Voice Agents at Scale
Lessons from building Codius, an autonomous voice agent that learns and improves over time.
Voice is the last frontier of AI interaction. Text has been conquered. Vision is being conquered. But voice—real-time, conversational voice—is still wide open.
Why Voice is Different
Text lets you think. You type, you pause, you revise. Voice doesn’t let you do any of that. The agent has maybe 500ms to understand what you said and start responding. That’s not a prompt engineering problem—that’s a systems problem.
Building Codius
Codius isn’t just a chatbot with a microphone. It’s a voice-first agent that:
- Understands context — It remembers what you told it yesterday
- Interrupts appropriately — It doesn’t wait for you to finish if it knows the answer
- Handles real speech — Accents, background noise, mumbling
- Learns from interaction — Each conversation makes it slightly better
The Hard Parts
Latency
Real-time transcription + LLM inference + TTS = 3+ seconds if you’re not careful.

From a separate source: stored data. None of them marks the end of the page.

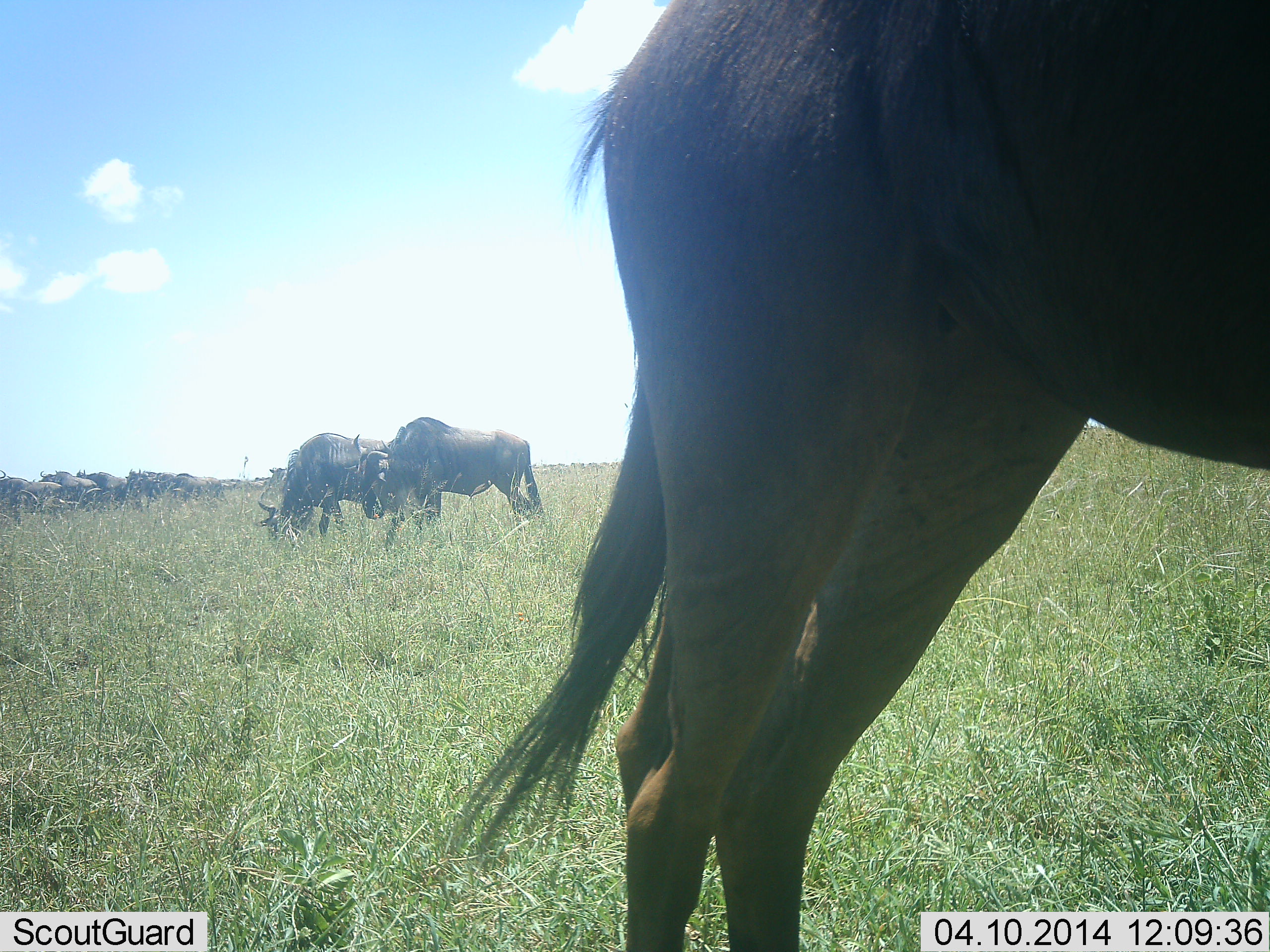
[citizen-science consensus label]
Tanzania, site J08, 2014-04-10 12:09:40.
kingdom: Animalia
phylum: Chordata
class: Mammalia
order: Artiodactyla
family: Bovidae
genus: Connochaetes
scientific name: Connochaetes taurinus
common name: blue wildebeest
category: wildebeest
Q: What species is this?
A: Wildebeest (blue wildebeest) (Connochaetes taurinus).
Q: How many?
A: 9.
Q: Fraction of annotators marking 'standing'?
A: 60%.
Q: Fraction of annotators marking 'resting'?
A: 0%.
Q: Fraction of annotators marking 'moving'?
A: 20%.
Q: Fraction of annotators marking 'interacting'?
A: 0%.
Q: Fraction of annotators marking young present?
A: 0%.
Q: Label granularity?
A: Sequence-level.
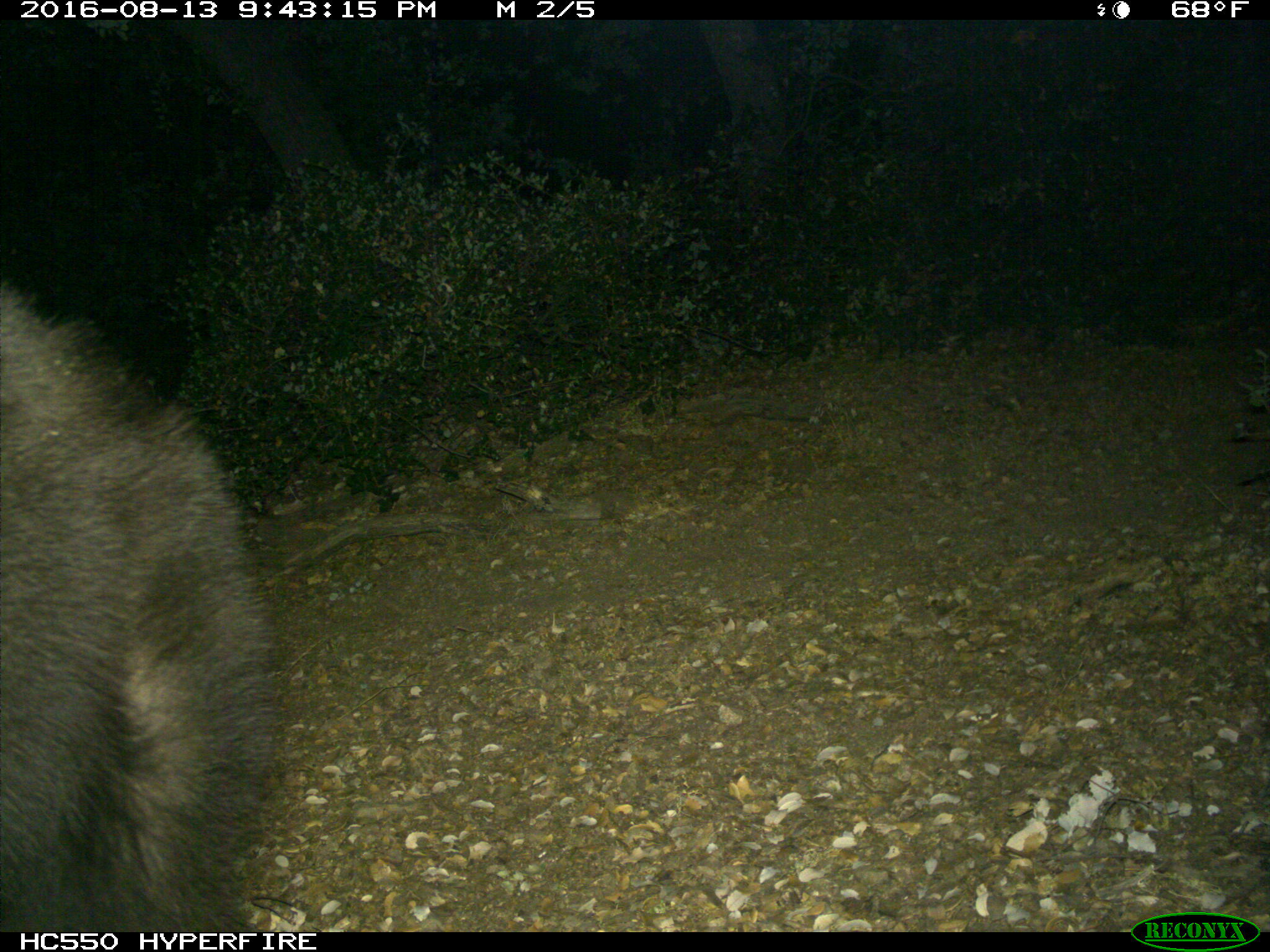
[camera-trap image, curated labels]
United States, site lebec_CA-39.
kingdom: Animalia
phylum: Chordata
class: Mammalia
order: Carnivora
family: Ursidae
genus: Ursus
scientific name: Ursus americanus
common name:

Users expect responses in 1-2 seconds. We shaved 800ms just by:
- Starting TTS before the LLM finishes
- Using cached embeddings for context
- Streaming tokens instead of waiting for completion
Context Management
In text, you have chat history. In voice, you need to infer intent from sparse input. We built a memory system that:
- Extracts key facts from each call
- Weights recent conversations higher
- Surfaces relevant context automatically
Interruption
Users expect natural conversation. That means:
- Detecting when they’re done talking (not just silence)
- Jumping in when appropriate
- Backing off when they want to finish their thought
What’s Next
The teams building voice agents today will own customer relationships in 5 years. Text-first interfaces are going to feel slow and clunky in retrospect.
But you can’t just bolt a microphone onto a chatbot and call it done. You need to rethink everything from first principles.